I’ve seen well-meaning patients in forums claim that “all cancer is sugar-driven” – and it’s just not true.

For someone with a glucose-dependent oesophageal tumour like mine, keto and fasting make biochemical sense. But for someone with prostate cancer using fatty acids or a glioblastoma addicted to glutamine, the effect might be weaker or different.

This is why testing is essential:

• Imaging (FDG-PET, PSMA PET, choline, acetate).
• Metabolomics, genomics, next-generation sequencing.
• Clinical response over time.

Cancer isn’t one disease.
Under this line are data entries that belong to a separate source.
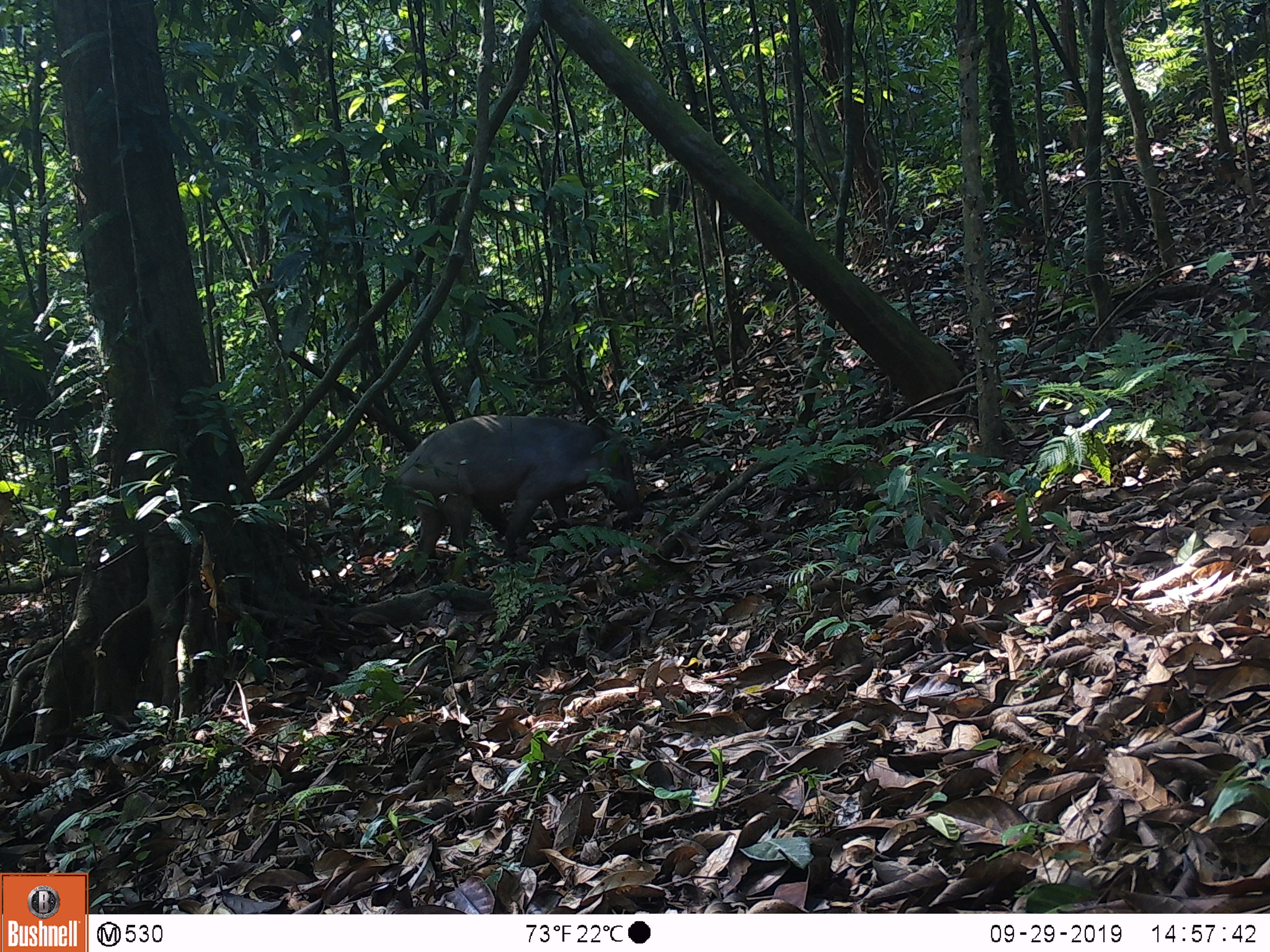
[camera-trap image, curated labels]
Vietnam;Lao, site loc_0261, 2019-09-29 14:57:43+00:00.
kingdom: Animalia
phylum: Chordata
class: Mammalia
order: Artiodactyla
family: Suidae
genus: Sus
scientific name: Sus scrofa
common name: eurasian wild pig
Eurasian wild pig (Sus scrofa). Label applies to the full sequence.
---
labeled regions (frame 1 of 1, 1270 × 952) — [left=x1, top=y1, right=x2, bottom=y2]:
eurasian wild pig: [left=392, top=413, right=642, bottom=564]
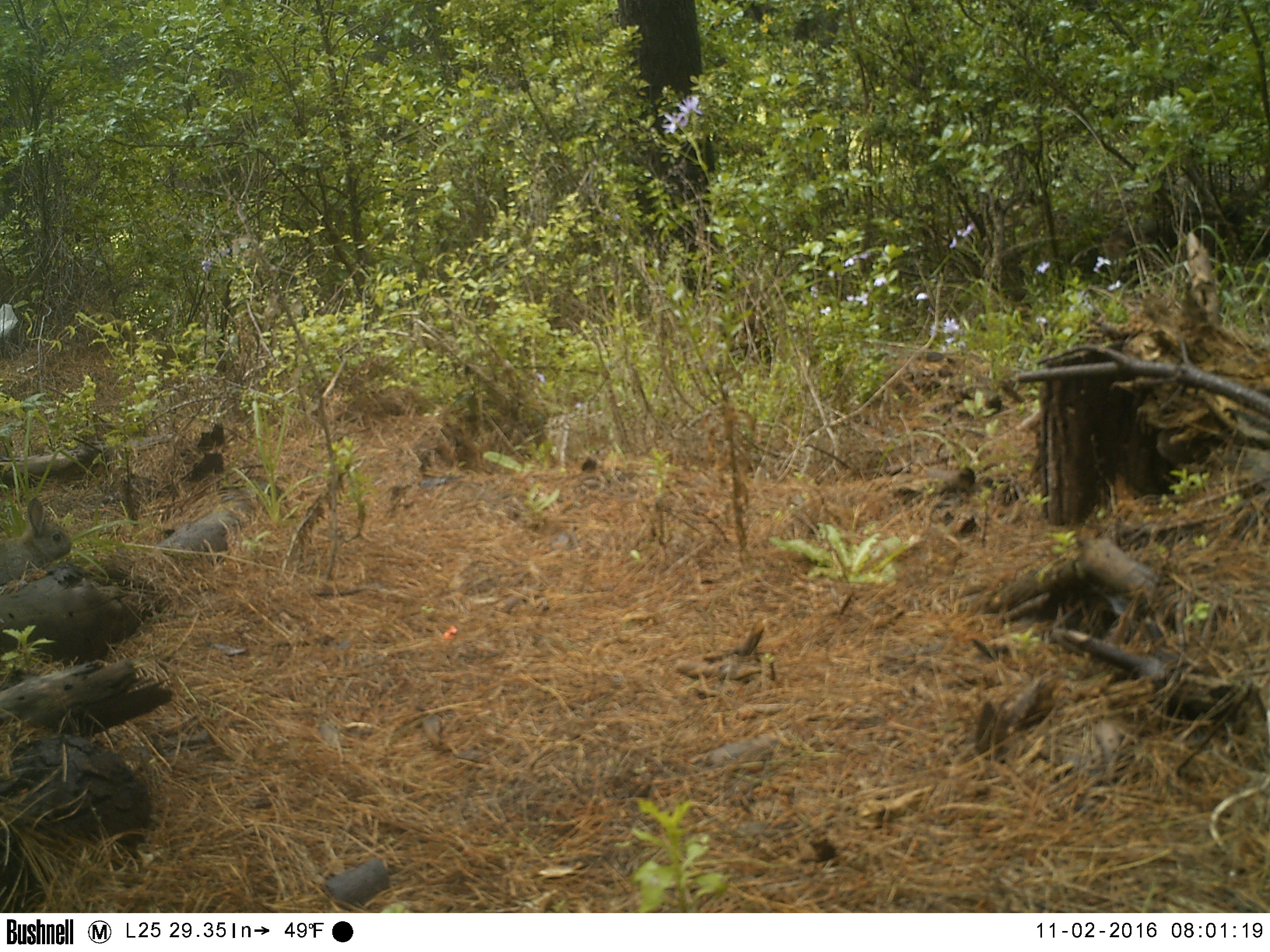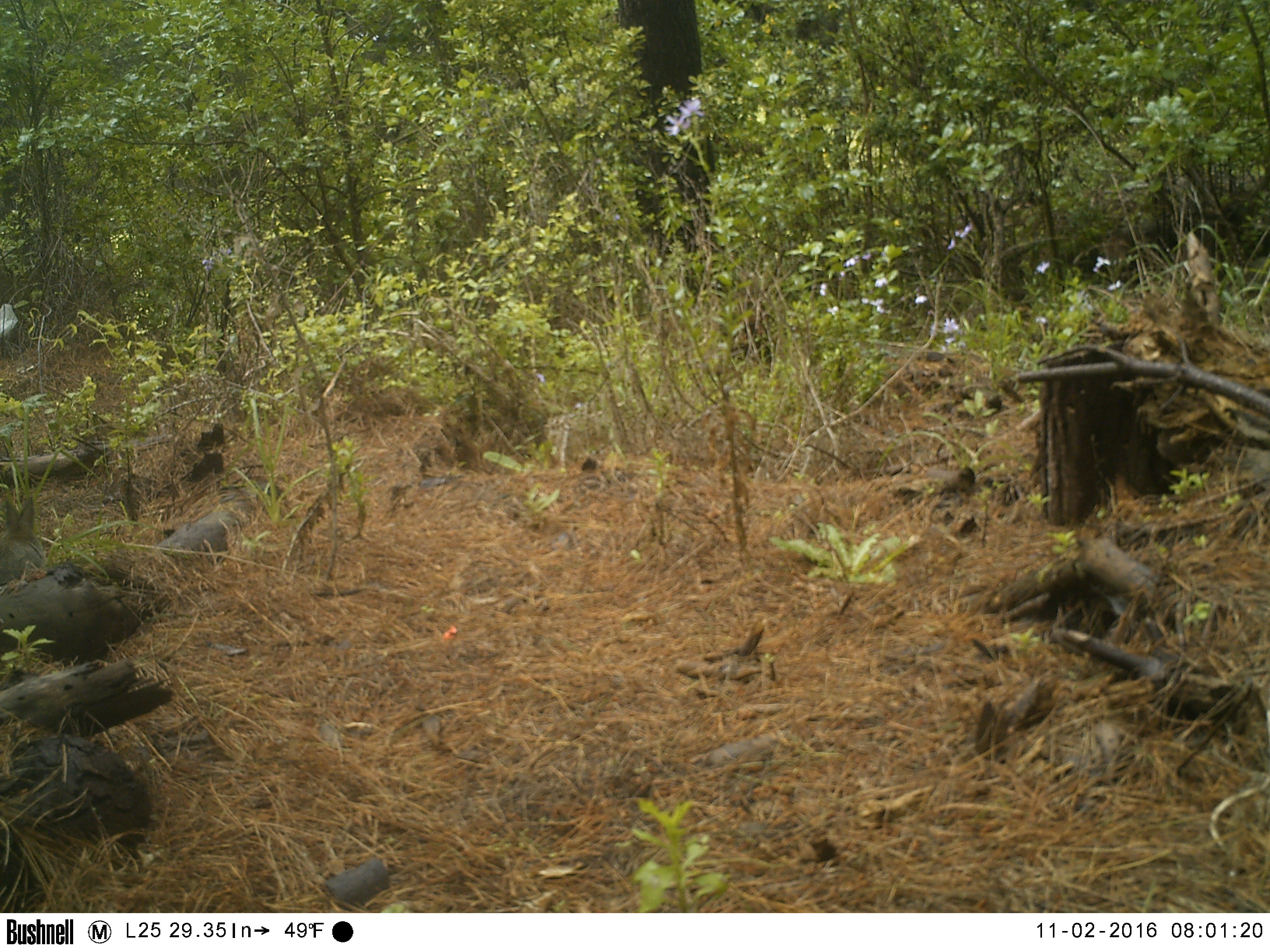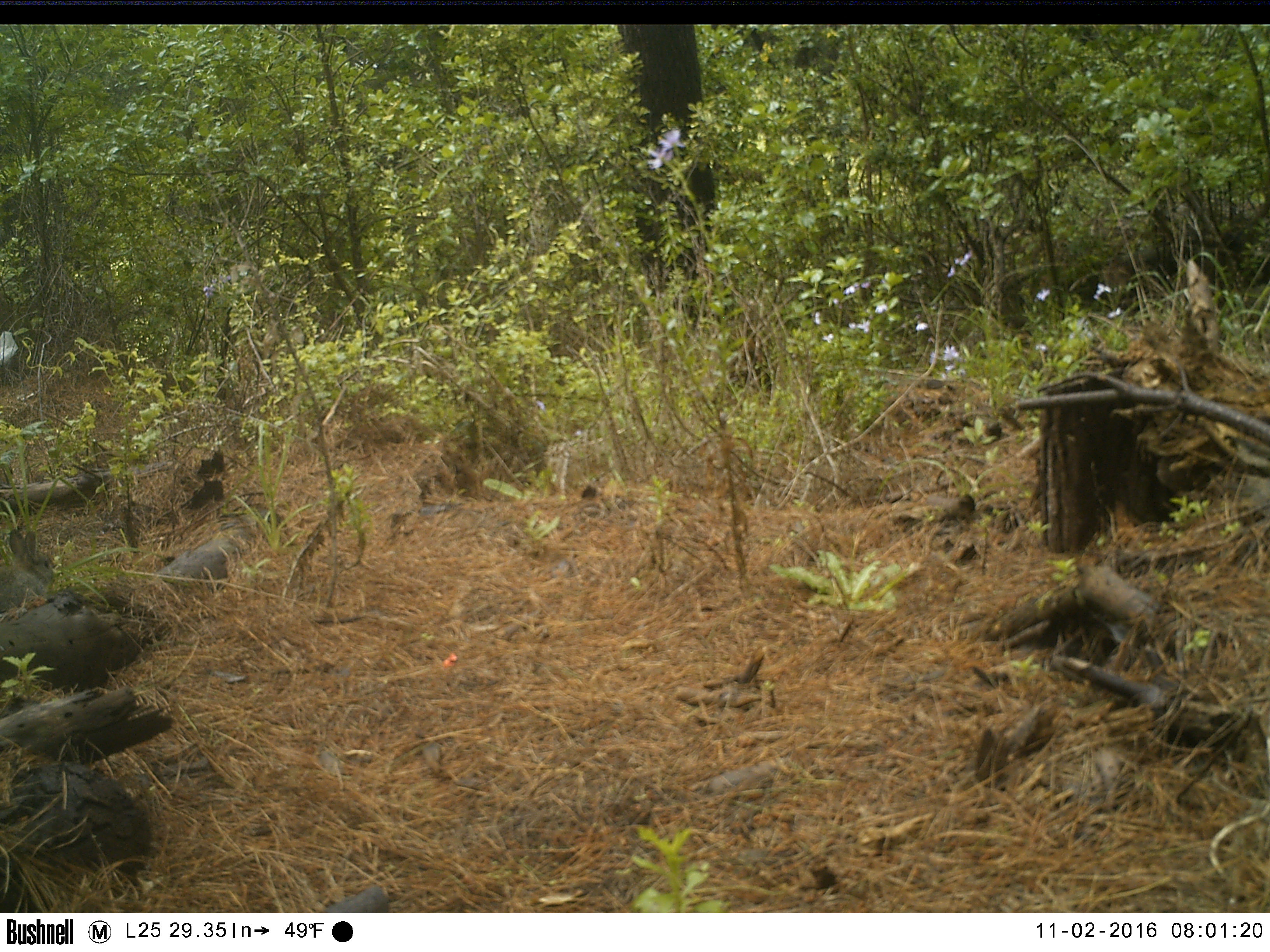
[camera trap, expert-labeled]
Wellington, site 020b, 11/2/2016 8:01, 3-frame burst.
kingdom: Animalia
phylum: Chordata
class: Mammalia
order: Lagomorpha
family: Leporidae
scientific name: Leporidae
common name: rabbit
Rabbit (Leporidae).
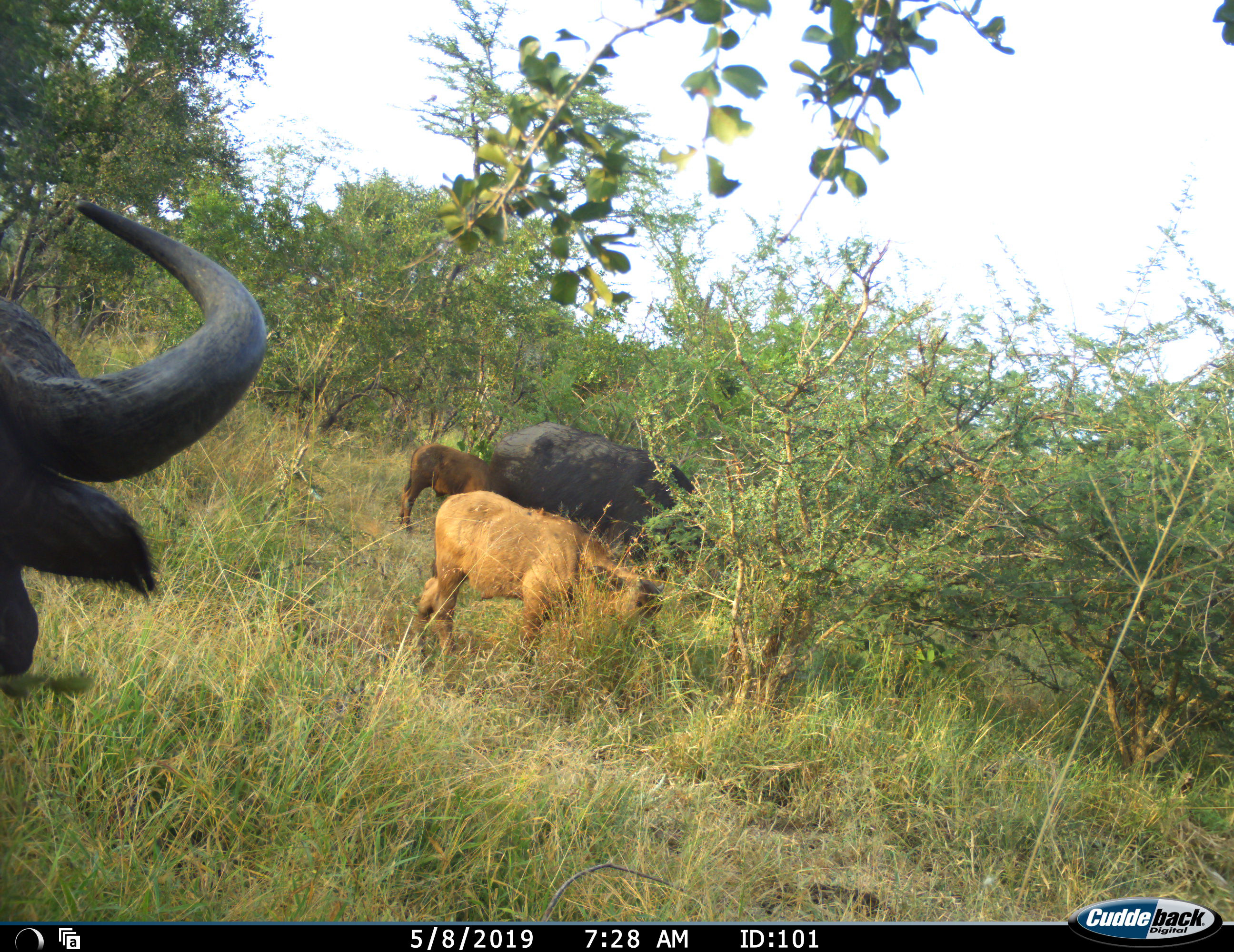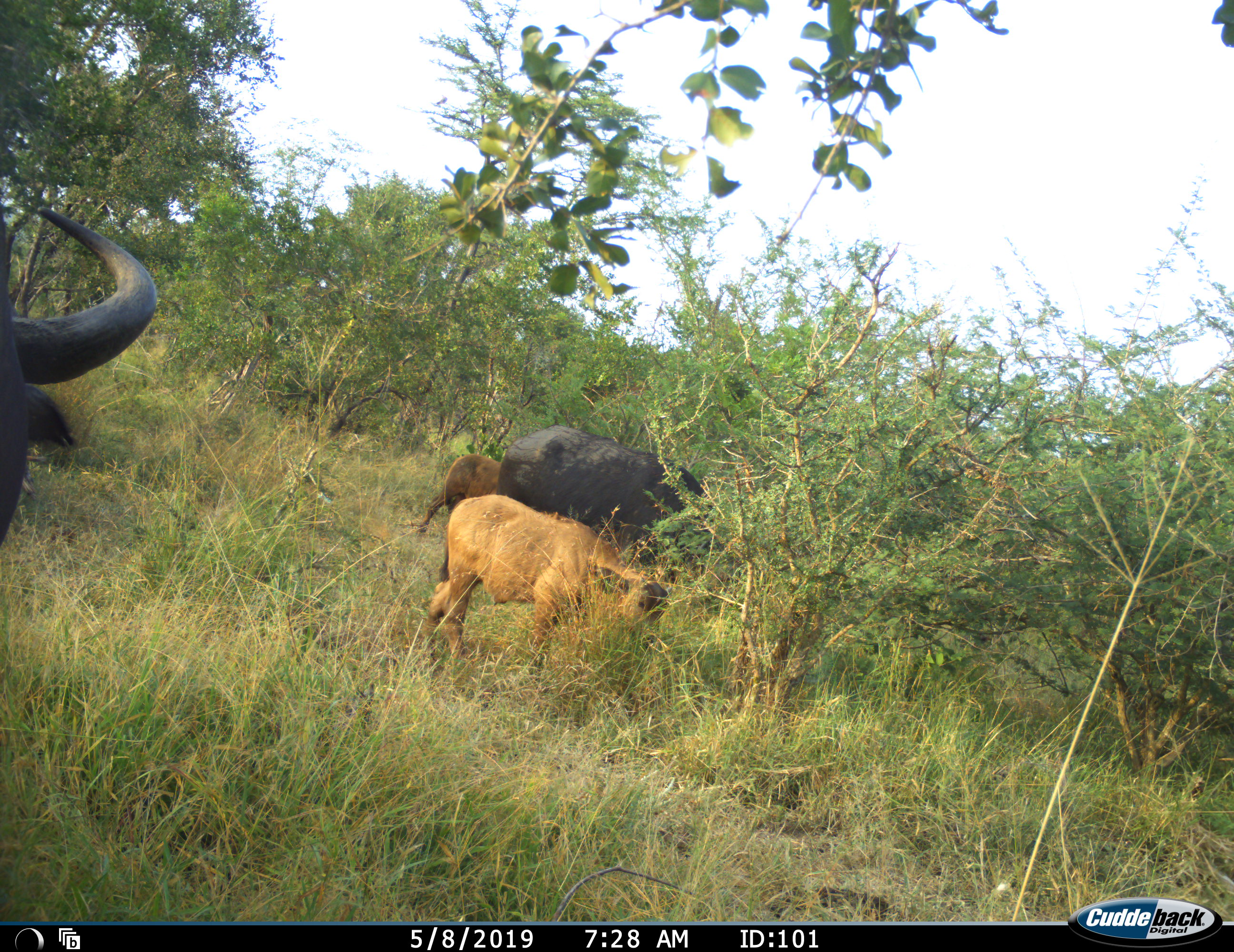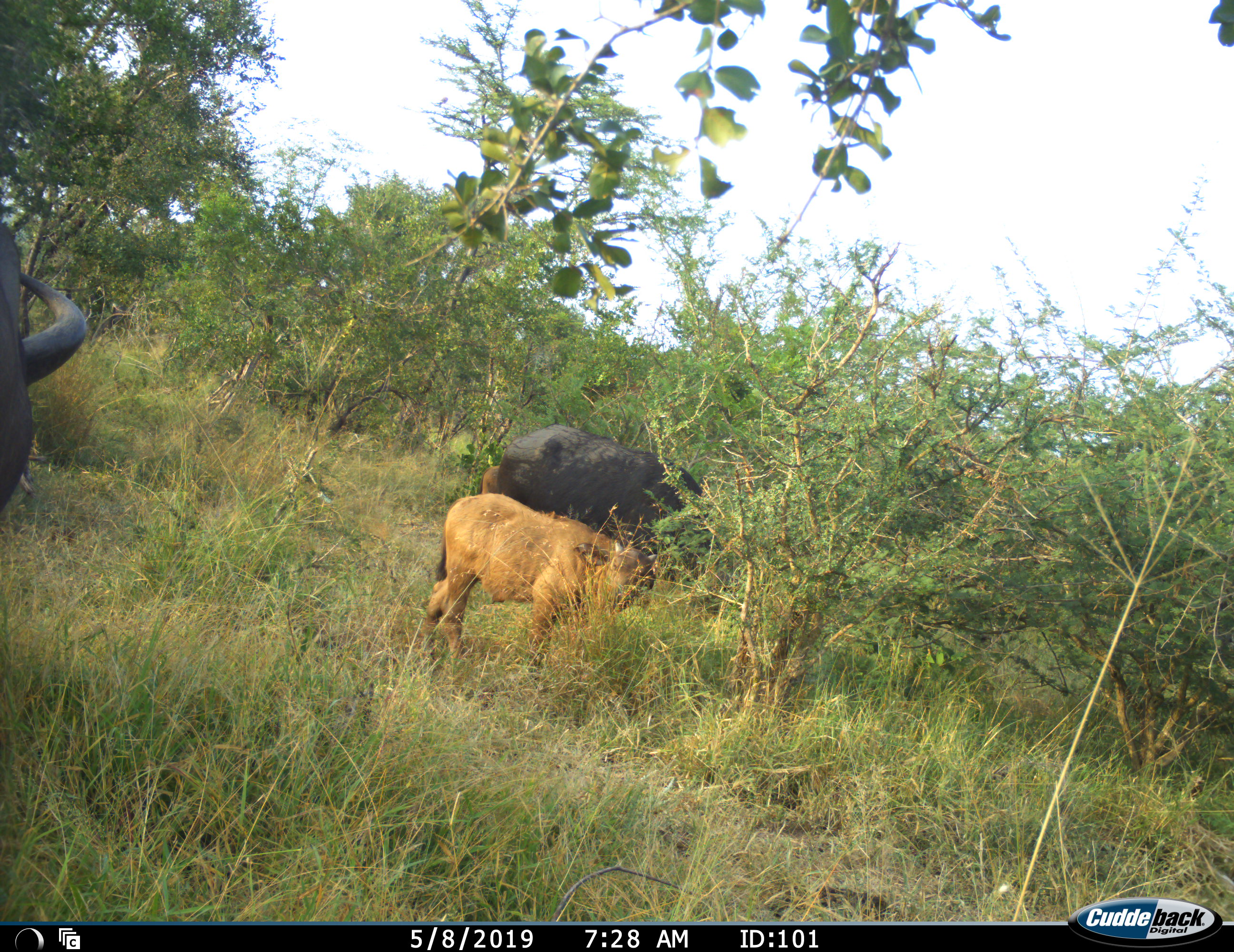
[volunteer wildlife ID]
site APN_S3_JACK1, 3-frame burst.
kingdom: Animalia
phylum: Chordata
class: Mammalia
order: Artiodactyla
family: Bovidae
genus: Syncerus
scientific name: Syncerus caffer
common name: african buffalo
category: buffalo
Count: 4.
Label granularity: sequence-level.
It’s hundreds of different metabolic types using the same label.

My Perspective

When I began metabolic therapy, it was because my PET scan showed the Warburg effect in full swing. My tumour was undeniably sugar-driven.

But I’ve met people whose scans barely reacted. For them, sugar wasn’t the problem – their tumours had different cravings.

This experience humbled me. It reminded me not to oversell, and not to project my biology onto others. As you’ll regularly see me say on my Linkedin profile: My metabolic strategy works for me. Someone else’s might require a different approach.

Why Exceptions Are Still Useful

The exceptions do not undermine Warburg’s importance – they sharpen it.

• They explain why some scans fall short.
• They show why some diets work for some patients but not others.
• They point to new targets (glutamine, fatty acids, lactate transporters).
• They demonstrate that cancer isn’t fixed – it changes and adapts.

In practice, this means the Warburg effect remains a key part of understanding cancer – but it’s only the starting point of the metabolic story.

Conclusion

The Warburg effect explains why most cancers crave sugar. But the exceptions remind us that cancer is not a single narrative.

Some tumours burn fat. Some burn amino acids. Some burn lactate. Some burn it all.

This doesn’t make Warburg irrelevant – it emphasises its importance, since it’s the foundation for customising therapy rather than the final answer.

For patients, it means avoiding rigid beliefs and seeking precision. For clinicians, it means moving past “one scan, one pathway” and treating cancer as the metabolic shape-shifter it is – and, hopefully, towards personalised cancer care too.

For me, it’s a reminder to stay humble. My tumour may thrive on sugar, but that doesn’t mean every tumour does. This humility might be the key difference between hope and harm.

​References

• Boroughs LK, DeBerardinis RJ. Metabolic pathways promoting cancer cell survival and growth. Nat Cell Biol. 2015;17(4):351–359.
• Pavlides S et al. The reverse Warburg effect: aerobic glycolysis in cancer-associated fibroblasts and the tumour stroma. Cell Cycle. 2009;8(23):3984–4001.
• Yuneva M. Finding an “Achilles’ heel” of cancer: the role of amino acid metabolism. Biochem Soc Trans. 2008;36(Pt 6):1462–1465.
• Faubert B, Li KY, Cai L, et al. Lactate metabolism in human lung tumors. Cell. 2017;171(2):358–371.
• Corbet C, Feron O. Tumour acidosis: from the passenger to the driver’s seat. Nat Rev Cancer. 2017;17(10):577–593.
• Beloueche-Babari M, et al. Acetate metabolism in prostate cancer. Cancer Res. 2015;75(15 Suppl):218.